Tuesday, February 21, 2006

Miss understanding

Sometimes the kids at BoingBoing -- one of the best blogs ever, and source of almost endless amusement and inspiration -- get just a wee bit carried away. After someone sent in a photograph labelled MISS COMPUTER 1973 of a middle-aged woman in a 1970s-era data center, BoingBoinger Xeni J. published it with the plaintive headline "Miss Computer 1973 -- Who is she?"

After a failed guess that the woman was COBOL pioneer Grace Hopper, another reader suggested :

My guess is it is not MISS Computer as in a beautiful woman, but M.I.S.S. Computer as in a form of Materials Inventory Support System. The photo is of the computer system and the woman just happens to be standing there.

Oh... never mind! But let's give credit to the site for allowing the original misunderstanding to remain visible along with the clarification -- because without the misattribution, none of it would make sense anyway.

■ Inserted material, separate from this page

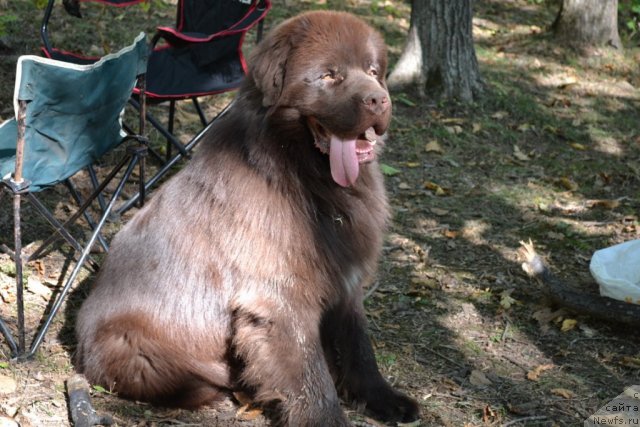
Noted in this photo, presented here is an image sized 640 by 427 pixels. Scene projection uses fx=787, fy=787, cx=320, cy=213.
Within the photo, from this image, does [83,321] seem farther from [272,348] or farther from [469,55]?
[469,55]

I guess it's all just wishful thinking. The world of IT was incredibly male-dominated in the 1970s and it would have been a miracle if they'd designated a middle-aged female brainiac as "Miss Computer." If they had chosen a "Miss Computer" at all -- and there were women in CS departments, if not very many -- it probably would have been some undergrad babe. Where are their photos? I want to see the real CS co-eds of 1973!

1 comment:

Liz said...

There were women all over - few, but certainly there and visible. I had that job messing with McCoot's papers, and he was at MIT in the 50s and 60s and Stanford in the 70s. His papers had plenty of correspondence and references to women computer scientists and CS students. I always noticed their names, and noticed them in group photos of departments or "class of 62" shots or whatever. My ex-girlfriend's mom was on the team at IBM in the 60s that designed a particularly famous chip... And she wasn't the only one. So it would be a mistake to assume they were all THAT rare. And to find out who they were would be a matter of going into department records or asking some older profs...

Hmm, for all I know, McCoot would recognize the person in that photo.